(Enunciado 1)
Transcreva da resenha de Tropa de Elite 2 o trecho que começa em "Gênero: Drama /" e vai até "se tornará pessoal.".
(Enunciado 2)
Diga se cada afirmação abaixo está de acordo com a resenha de Tropa de Elite 2, respondendo sim ou não e citando as palavras da resenha que decidem a resposta. (a) O filme tem duração de 115 minutos. (b) No filme, Nascimento continua no posto de Capitão. (c) O atual marido da ex-esposa de Nascimento é o militante dos direitos humanos.
(Enunciado 3)
Resuma a resenha de Tropa de Elite 2 em duas frases.

(Trecho para leitura)
--------------------------------------------------

Nenhum filme faz uma
crítica tão propícia à bandidagem que os brasileiros são obrigados a presenciar
de forma tão inteligente quanto esse.
Nota: 9,6
Título Original:
Tropa de Elite 2 – O Inimigo Agora e Outro
Direção: José Padilha
Elenco: Wagner Moura,
Irandhir Santos, André Ramiro, Milhem Cortaz, Maria Ribeiro, Seu Jorge, Sandro
Rocha, Tainá Müller, André Mattos, Pedro Van-Held, Adriano Garib, Julio Adrião,
Emílio Orciollo Neto, Rodrigo Candelot, Fabrício Boliveira, Marcello Gonçalves
Produção: José
Padilha, Marcos Prado
Roteiro: Bráulio
Mantovani, José Padilha e Rodrigo Pimentel
Ano: 2010
Duração: 115 min.
Gênero: Drama /
Thriller / Ação
Após alguns
incidentes envolvendo bandidos no presido de Bangu, o BOPE e um militante dos
direitos humanos, o até então Capitão Nascimento se torna, a partir desse
filme, o Tenente-Coronel da Polícia Militar do Rio de Janeiro e Subsecretário
de Inteligência da Secretaria de Segurança Pública do Rio de Janeiro. Como tal,
sua obrigação é a de monitorar todos os grampos telefônicos existentes no
estado. No entanto o problema não se concentrará apenas nas descobertas de
Nascimento a respeito do sistema, além dos problemas com o filho, o definitivo herói
terá de encarar a realidade de que todos que ama e tudo o que preza estão em
perigo, e é aí que a coisa se tornará pessoal.
Só pra curiosidade, o pôster da versão americana do filme. |
Esse filme não é
apenas uma simples denúncia à corrupção que ocorre no estado do Rio de Janeiro,
ele abrange o país todo e critica dezenas de problemas de que o povo brasileiro
não faz ideia ou tem coragem de confrontar. Durante a trama vemos cenas que,
apesar de absurdas, são comuns em nosso país: em diversos momentos, bandidos
conversam naturalmente com políticos, cada um exigindo os favores mais
inacreditáveis; as favelas são palcos de literais chacinas em verdadeiras
guerras travadas entre polícias e bandidos, o difícil é destingir uns dos
outros; a falta de escrúpulos dos políticos em tratarem a população apenas como
eleitores e se preocuparem apenas com seus futuros em suas carreiras; policiais
deixando de ser policiais para virarem apenas bandidos, alguns nem deixando a
nobre profissão de lado; a incessante batalha entre políticos e mídia, essa
última tendo milhares de cartas nas mangas, mas recusando-se a utilizá-las, por
medo, precaução, ou negociação; e ainda um momento muito particular em que dois
bandidos queimam corpos de vítimas e retiram seus dentes para garantir que
ninguém os identifique. Ainda podemos conferir momentos mais íntimos da vida de
Nascimento, como os problemas advindos da relação com seu filho, sua ex-esposa
e o atual marido dela que, por sinal, é o tal militante dos direitos humanos
que vai totalmente contra as políticas do BOPE.

--------------------------------------------------

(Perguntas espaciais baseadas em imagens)
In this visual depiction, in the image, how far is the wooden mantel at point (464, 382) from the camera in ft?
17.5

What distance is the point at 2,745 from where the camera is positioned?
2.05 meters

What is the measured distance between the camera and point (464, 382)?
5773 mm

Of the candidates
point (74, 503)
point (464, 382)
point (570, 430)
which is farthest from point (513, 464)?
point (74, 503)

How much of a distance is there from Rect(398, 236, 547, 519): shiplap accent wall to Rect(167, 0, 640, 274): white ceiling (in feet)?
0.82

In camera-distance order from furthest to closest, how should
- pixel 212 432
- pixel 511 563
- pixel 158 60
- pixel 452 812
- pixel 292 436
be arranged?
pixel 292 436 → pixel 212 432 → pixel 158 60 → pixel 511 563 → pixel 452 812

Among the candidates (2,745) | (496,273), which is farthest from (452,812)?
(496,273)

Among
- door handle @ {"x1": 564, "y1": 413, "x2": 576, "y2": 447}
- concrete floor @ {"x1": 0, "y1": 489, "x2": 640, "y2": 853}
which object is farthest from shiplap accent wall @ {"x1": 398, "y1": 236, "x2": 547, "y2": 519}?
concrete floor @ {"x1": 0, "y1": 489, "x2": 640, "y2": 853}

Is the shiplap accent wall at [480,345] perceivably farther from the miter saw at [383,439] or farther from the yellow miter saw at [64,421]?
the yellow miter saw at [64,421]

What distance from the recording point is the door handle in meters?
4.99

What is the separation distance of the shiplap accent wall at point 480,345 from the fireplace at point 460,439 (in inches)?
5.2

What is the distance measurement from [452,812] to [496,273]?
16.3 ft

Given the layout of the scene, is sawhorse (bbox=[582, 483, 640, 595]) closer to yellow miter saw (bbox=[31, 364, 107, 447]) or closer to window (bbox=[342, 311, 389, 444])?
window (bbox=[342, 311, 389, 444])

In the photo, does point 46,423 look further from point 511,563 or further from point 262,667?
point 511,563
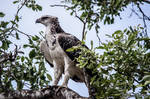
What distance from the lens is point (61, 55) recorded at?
6082 mm

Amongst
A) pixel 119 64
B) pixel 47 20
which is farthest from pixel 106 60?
pixel 47 20

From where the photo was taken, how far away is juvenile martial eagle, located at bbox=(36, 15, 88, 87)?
6.01 meters

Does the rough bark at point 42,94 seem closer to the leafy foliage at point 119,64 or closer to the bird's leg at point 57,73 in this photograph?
the leafy foliage at point 119,64

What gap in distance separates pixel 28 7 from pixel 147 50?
116 inches

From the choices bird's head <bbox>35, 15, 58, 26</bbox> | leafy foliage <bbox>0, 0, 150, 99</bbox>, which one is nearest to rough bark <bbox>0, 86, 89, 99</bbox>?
leafy foliage <bbox>0, 0, 150, 99</bbox>

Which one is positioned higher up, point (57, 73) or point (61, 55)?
point (61, 55)

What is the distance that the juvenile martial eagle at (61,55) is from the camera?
19.7ft

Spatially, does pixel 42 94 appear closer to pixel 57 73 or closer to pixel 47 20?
pixel 57 73

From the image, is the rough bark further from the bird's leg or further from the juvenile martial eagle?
the bird's leg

--------------------------------------------------

(Resposta correta 1)
Gênero: Drama /
Thriller / Ação
Após alguns
incidentes envolvendo bandidos no presido de Bangu, o BOPE e um militante dos
direitos humanos, o até então Capitão Nascimento se torna, a partir desse
filme, o Tenente-Coronel da Polícia Militar do Rio de Janeiro e Subsecretário
de Inteligência da Secretaria de Segurança Pública do Rio de Janeiro. Como tal,
sua obrigação é a de monitorar todos os grampos telefônicos existentes no
estado. No entanto o problema não se concentrará apenas nas descobertas de
Nascimento a respeito do sistema, além dos problemas com o filho, o definitivo herói
terá de encarar a realidade de que todos que ama e tudo o que preza estão em
perigo, e é aí que a coisa se tornará pessoal.

(Resposta correta 2)
(a) Sim: "Duração: 115 min."
(b) Não: "o até então Capitão Nascimento se torna, a partir desse filme, o Tenente-Coronel da Polícia Militar do Rio de Janeiro".
(c) Sim: "o atual marido dela que, por sinal, é o tal militante dos direitos humanos".

(Resposta correta 3)
O filme de 2010, dirigido por José Padilha, recebe nota 9,6 e mostra Nascimento como Tenente-Coronel e Subsecretário de Inteligência, encarregado de monitorar todos os grampos telefônicos do estado do Rio de Janeiro, enquanto todos que ele ama ficam em perigo. A obra denuncia uma corrupção que abrange o país todo, com bandidos negociando favores com políticos, policiais que viram bandidos e a batalha entre políticos e mídia, além de mostrar os problemas de Nascimento com o filho, a ex-esposa e o atual marido dela.